Jesus knew that.  He knew that people have a hard time moving from their defensiveness -- from that fight or flight reflex we all have.  People have a hard time admitting that they are wrong.  

That’s why he made this remarkable command.  Don’t just talk behind someone’s back.  Don’t just go to the authorities to rip into them.  Don’t just walk away from that brother or sister.  Go to them.  Alone.  Before doing anything else.  Lay out your issues and see what happens.

But Jesus doesn’t stop there.  He says, if they don’t listen, come back to them with one or two others -- try again.

And again.  If they won’t listen, take it to the church - have a mediator who will try to at least make that person listen.  Three escalating moves that show how important it is to keep trying for reconciliation.  It’s only after all that effort that a person might conclude it’s time to move on.

Yet, I’m betting Jesus wouldn’t be upset if you decided to try again -- and again.  In another place in the Gospel, he tells us to forgive our brothers and sisters not 7 times but 7X7 times.  

And God will forgive us far more than that.  Endlessly.

Reconciliation is at the heart of our faith.  It is what the cross signaled to us.  It is the invitation to live a new life with each other and with God.  It is our only hope.

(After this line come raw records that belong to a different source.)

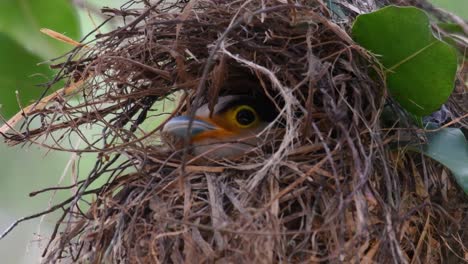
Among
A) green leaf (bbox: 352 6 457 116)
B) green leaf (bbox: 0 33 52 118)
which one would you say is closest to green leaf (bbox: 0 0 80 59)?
green leaf (bbox: 0 33 52 118)

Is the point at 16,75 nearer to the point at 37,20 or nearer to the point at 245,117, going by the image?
the point at 37,20

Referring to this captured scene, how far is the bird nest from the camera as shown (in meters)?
1.25

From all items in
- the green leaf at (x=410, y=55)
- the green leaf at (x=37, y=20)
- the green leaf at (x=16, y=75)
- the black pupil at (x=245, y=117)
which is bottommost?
the black pupil at (x=245, y=117)

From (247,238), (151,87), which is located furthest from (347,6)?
(247,238)

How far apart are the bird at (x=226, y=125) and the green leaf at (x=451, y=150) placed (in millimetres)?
344

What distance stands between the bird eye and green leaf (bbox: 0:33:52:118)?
1.54ft

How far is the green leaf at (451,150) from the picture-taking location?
1.38 metres

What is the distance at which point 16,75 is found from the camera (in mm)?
1902

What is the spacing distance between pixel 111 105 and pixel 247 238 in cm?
60

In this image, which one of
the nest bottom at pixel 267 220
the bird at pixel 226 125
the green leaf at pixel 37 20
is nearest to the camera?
the nest bottom at pixel 267 220

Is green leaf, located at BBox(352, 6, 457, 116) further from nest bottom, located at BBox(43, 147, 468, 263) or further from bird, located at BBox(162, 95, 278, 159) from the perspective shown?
bird, located at BBox(162, 95, 278, 159)

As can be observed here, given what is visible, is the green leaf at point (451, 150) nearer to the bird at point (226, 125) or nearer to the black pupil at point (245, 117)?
the bird at point (226, 125)

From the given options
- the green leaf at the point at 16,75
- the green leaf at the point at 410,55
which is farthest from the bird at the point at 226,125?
the green leaf at the point at 16,75

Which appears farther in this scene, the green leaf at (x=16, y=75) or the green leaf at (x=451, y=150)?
the green leaf at (x=16, y=75)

Funny, then, that we’re so afraid of it.  But that fear of reconciliation lies burried deep in our fear that we are no good.  That if we forgive, we’ll just get walked all over.  And if we seek forgiveness, we’ll be belittled - or exposed.  And we’re afraid not to win -- to always be right.  One of the reasons our politics is so volatile is because we feel we have to WIN a race rather than guide a country.  So, we end up beating ourselves. Of course, it’s far more complicated than that, but you’d have to get a degree in human dynamics to begin to get a handle on why people do the things they do.

We all know that you can’t make someone else do what you want, whether it’s seek forgiveness (and really change their ways) or to forgive you or even to just drop the subject -- nope, we can’t make them.  There are deep scars some of these hurts leave, and for some it’s hard to even imagine forgiving or being forgiven.  But Jesus calls us out of our isolation and says “Let us come together over what is truly important.”  All we can do is reach out.

It’s important that we do because some of the worst wounds we suffer are relationship wounds.  And it’s those wounds that do more to get in the way of our individual and collective relationship with God.  Because if we can’t come together in love, we’re shutting out God.  As Jesus said, “whenever two or three are gathered together in my name, I am there among them.”  It’s not in Jesus’ name if it’s filled with anger and fear.

It doesn’t matter if the thing keeping you from reconciliation is personal or political (or whatever).  And believe me, I think it’s very important to hold your political beliefs passionately.  But today’s Gospel tells us how much more important it is to reconcile, as frightening as that is.

This morning I got an e-mail from that friend of the heated presidential exchange.  It said, “Amen.”